All right, but let's do a deep dive. So I wanted to talk about this topic of tips for doing hard things. And what's going to be different about this deep dive versus past deep dives is I'm not giving my advice for doing hard things. I actually want to relay some advice that I saw in an interesting video that a reader sent to me from 2020 of an author giving a talk about this topic.

And I recently wrote an essay about this talk and I published it in my email newsletter, which if you don't get, you probably should. You can sign up for that at calnewport.com. But I figured I just wrote that this morning before we started recording. I said, I want to talk about this on the show.

So I brought in some of my notes from it. So here's the setup. The video is from 2020. It's from the fantasy novelist, Brandon Sanderson, who wrote a bunch of best-selling series. I've read some of his books. I read Name of the Wind and whatever the second book was in that particular trilogy.

And it's really good. And I'm actually now one of the books I'm reading right now is I decided I wanted to read some Ursula K. Gwynne. And I was going back and reading some of her Earthsea Chronicles, which has, that's from the 60s, but it has some ideas about the true names of elements being critical to the magical system that Sanderson plays with.

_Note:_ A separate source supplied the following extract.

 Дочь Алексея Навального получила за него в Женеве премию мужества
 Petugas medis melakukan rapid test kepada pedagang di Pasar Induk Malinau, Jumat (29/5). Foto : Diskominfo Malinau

Anyways, think big, successful fantasy novelist. And he gives a talk in 2020 that was titled, let me have it here, The Common Lies Writers Tell You. But this was not really what the talk was about. The talk was about doing hard things. And Sanderson comes right out. And you know I'm going to appreciate this.

He comes right out up front and says he dislikes the fact that the media keeps telling young people that you can do anything you want to and you should follow your dreams. And he said, look, that is way too simplistic. That's not the way it works. That's not going to help anyone to say that.

It's definitely a perspective you would hear, for example, in my book, So Good They Can't Ignore You. And he says, OK, here is the more realistic claim. And I'm quoting him here. I can do hard things. Doing hard things has intrinsic value. And they will make me a better person, even if I end up failing.

He said, that's the right way to talk about ambitious goals, is there's value in doing hard things. You are able to do hard things. And you're going to get value out of it, no matter what actually happens, whether it makes you a famous novelist or not, or whatever that dream happens to be.

And that this is better than telling people, no, of course you'll succeed. You can do whatever you want. And then for the remainder of his talk, he said, so let's talk about doing hard things. And he gave three tips, three tips for the reality, reality-based tips for dealing with hard things.

So I thought what I would do here is I want to go through these three tips. I'll tell you what he said, and then give a little bit of my own commentary on each. So the first tip he gave was make better goals. So when it comes to doing hard things, he thinks we are not good at setting the right goals.

We don't help people set better goals. So he mentioned, for example, that in an AP literature class in high school, he won a minor contest for a story he wrote and decided, oh, my goal is to be a successful novelist. And he said that was not a good goal.

It was way too long-term, vague, and grandiose. How do you make progress on that particular goal? In particular, what are you supposed to do tomorrow to make progress towards that goal and become a successful writer? He said what you should do instead is make goals that you have control over.

And what Sanderson ended up doing was writing 13 manuscripts before he actually had a book he could sold. And he said his goal should have been focused on producing a certain number of manuscripts as an act of practice and having a commitment with each manuscript to be more ambitious than the last to push and develop his skills, because that's a goal he could make progress on.

I could write another manuscript. I can for sure make this next manuscript be even more ambitious in this way, this way, that way. Those are achievable goals. Saying be a successful author, that was too vague. All right. Now, my take on this is I write about something similar in my book, Deep Work.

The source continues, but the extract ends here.